Democratic presidential hopeful Senator Barack Obama has lent his support to concerns over seriously-ill patients, after it emerged this week that US insurers are increasingly charging members being treated with the most expensive drugs a percentage of the costs of these medications, instead of the standard set copayment.

These so-called Tier 4 payments were unknown five years ago but started to appear after the Medicare prescription drug benefit was introduced in 2006. Under Tier 4, insurers require members being treated for diseases including some cancers, hepatitis C, multiple sclerosis and rheumatoid arthritis to pay as an average of 20%- 33% of the drug’s total costs, or thousands of dollars a month. 86% of Medicare plans and 10% of private plans now include a Tier 4 payment system - some even have a Tier 5 scheme for the most expensive drugs.

The practice was first exposed earlier this week by the New York Times, which puts the blame squarely with the high prices which it says drugmakers, and particularly biotechnology companies, charge for their products. Employers, including the federal government, also bear responsibility, by seeking to reduce their costs by shifting a greater share of prescription drug spending to patients, it adds.

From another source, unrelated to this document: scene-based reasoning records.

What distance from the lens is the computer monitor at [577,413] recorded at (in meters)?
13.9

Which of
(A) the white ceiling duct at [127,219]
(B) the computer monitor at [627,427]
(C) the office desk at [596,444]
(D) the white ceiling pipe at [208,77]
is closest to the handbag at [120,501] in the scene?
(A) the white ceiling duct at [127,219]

Insurers’ traditional tiered formularies, in which patient copayments usually average $10-$30 and increase along with the drugs’ costs, are “a sensible approach for encouraging consumers to use the cheapest drug suitable for their condition,” but for Tier 4 drugs the copayments can be “huge” and suitable, cheaper alternatives for the medications may not exist, it goes on.

The insurers say that Tier 4 payments for the most expensive drugs allow premiums for the rest of their members to be kept down. However, says the Times: “it doesn’t take a health policy expert to recognize that something has gone terribly wrong when patients have to pay thousands of dollars a month for drugs that they need to maintain their health - and possibly save their lives.”

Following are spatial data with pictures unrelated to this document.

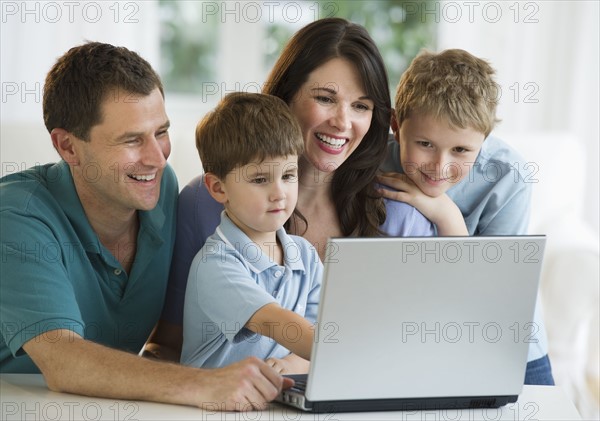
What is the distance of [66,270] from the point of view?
4.89 ft

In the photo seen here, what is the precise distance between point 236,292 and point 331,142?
0.47 metres

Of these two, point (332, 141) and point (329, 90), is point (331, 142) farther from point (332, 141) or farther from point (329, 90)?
point (329, 90)

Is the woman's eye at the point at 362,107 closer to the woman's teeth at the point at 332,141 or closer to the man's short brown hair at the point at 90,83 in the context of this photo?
the woman's teeth at the point at 332,141

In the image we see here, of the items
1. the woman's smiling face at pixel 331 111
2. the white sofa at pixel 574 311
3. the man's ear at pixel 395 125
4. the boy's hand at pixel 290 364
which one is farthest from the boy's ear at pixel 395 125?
the white sofa at pixel 574 311

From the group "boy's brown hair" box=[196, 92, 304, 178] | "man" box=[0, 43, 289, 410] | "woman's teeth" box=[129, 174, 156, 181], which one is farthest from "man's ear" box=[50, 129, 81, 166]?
"boy's brown hair" box=[196, 92, 304, 178]

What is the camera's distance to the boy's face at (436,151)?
5.54ft

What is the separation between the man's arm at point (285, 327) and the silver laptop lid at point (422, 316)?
17 cm

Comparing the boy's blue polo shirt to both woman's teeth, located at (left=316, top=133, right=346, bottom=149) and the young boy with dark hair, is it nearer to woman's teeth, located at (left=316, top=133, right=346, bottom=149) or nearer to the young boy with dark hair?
the young boy with dark hair

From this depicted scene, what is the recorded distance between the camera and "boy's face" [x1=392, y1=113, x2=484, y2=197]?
1.69 metres

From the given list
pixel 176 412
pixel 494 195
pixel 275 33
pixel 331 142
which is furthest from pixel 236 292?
pixel 275 33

Sen Obama described the practice as “unconscionable” and has called for a response from Linda Springer, director of the Office of Personnel Management (OPM), which regulates the Federal Employees Health Benefit Program (FEHBP), as some of the plans offered by the Program to its more than 8 million members have been named as operating Tier 4 schemes.

The situation is “troubling for several reasons,” says Sen Obama, in a letter to Ms Springer. “For many of these drugs, there are no affordable drug alternatives, including generic drugs. These higher copayment schemes also do not take into consideration the value of a drug, with respect to long-term financial implications and health and quality of life outcomes for patients. Further, this practice runs contrary to the underlying premise of health insurance, which is to spread health care risk, unfairly penalizing patients who become ill,” he writes.

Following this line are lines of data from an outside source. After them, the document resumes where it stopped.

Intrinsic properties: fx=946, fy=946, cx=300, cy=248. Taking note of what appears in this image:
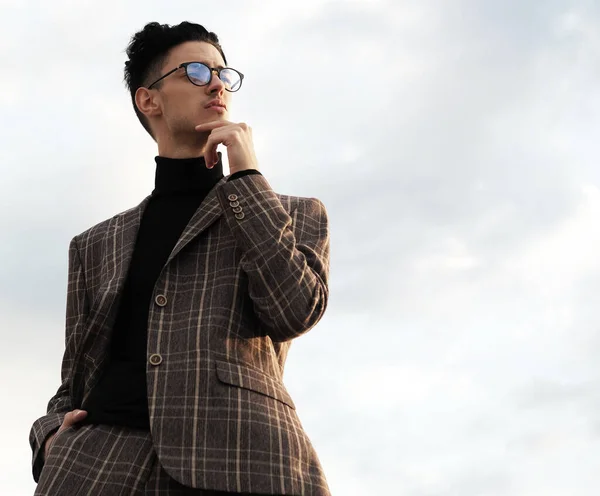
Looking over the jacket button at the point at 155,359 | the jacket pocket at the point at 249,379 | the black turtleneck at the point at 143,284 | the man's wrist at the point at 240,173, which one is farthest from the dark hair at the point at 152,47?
the jacket pocket at the point at 249,379

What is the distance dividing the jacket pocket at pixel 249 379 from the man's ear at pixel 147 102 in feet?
4.81

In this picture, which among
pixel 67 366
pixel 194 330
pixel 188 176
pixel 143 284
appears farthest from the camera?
pixel 188 176

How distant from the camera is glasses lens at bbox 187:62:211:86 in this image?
4277 millimetres

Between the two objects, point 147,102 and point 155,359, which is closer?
point 155,359

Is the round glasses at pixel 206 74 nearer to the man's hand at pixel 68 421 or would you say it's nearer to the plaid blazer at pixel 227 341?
the plaid blazer at pixel 227 341

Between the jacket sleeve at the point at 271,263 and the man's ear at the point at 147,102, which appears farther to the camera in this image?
the man's ear at the point at 147,102

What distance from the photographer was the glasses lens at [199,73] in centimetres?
428

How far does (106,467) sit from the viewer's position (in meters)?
3.61

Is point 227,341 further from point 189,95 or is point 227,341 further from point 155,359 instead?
point 189,95

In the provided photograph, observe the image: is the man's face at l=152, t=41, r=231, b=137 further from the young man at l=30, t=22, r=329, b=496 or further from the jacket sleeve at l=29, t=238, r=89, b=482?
the jacket sleeve at l=29, t=238, r=89, b=482

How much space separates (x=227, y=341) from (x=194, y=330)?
0.14 m

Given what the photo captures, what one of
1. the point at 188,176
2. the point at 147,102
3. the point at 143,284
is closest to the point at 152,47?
the point at 147,102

Sen Obama asks the OPM director to provide him with information, by April 30, on: the prevalence of the practice in certain plans; how many federal employees are charged in each tier of copayment; whether enrollees can choose between plans with various copayment options; and what further federal regulation is needed to ensure federal employees have access to affordable life-saving or disease modifying drugs.

The New York Times also calls on Congress to find out how many patients are now affected and how they can best be protected from medical and financial disaster. Legislators also need to encourage generic competition for biological drugs and allow the government to negotiate lower prices with drugmakers for supplying federal programmes such as Medicare, it adds.